Molecular electrostatic potential (MEP) maps of the synthesized compounds 4(a-o).

Conclusion

An ultrasonic-assisted efficient and environmentally sustainable methodology is presented for the synthesis of pharmacologically significant 2-phenylimidazo[1,2-a]pyridine-3yl scaffolds. The molecular-iodine-catalyzed protocol for the synthesis of biologically active synthetic equivalents has been envisaged to intensify the viability and yield of the products. The higher environmental compatibility and sustainability factors of this protocol thereby satisfy the triple bottom line philosophy of green and sustainable chemistry. The reaction protocol is also feasible for the multigram scale, which devises an economically affordable methodology on a large scale.

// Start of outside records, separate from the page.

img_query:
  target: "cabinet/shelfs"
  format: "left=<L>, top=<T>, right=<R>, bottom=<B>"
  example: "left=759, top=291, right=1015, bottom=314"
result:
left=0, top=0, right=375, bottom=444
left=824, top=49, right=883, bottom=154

The virtual screening of synthetic moieties against several biological targets attributed significant interactions with the active site of receptor proteins. The compounds 4(k) and 4(g) have come to light as potential inhibitors with the highest selectivity against farnesyl diphosphate synthase and phosphodiesterase 3B, respectively. The acquired results indicate that the theoretical studies are in good agreement with the outcomes of in silico analyses. This screening study opens the way for in vitro and in vivo testing of synthesized derivatives as potent inhibitors with an improved pharmacological profile against farnesyl diphosphate synthase, phosphodiesterase III, CXCR4, and GABAa receptor agonists.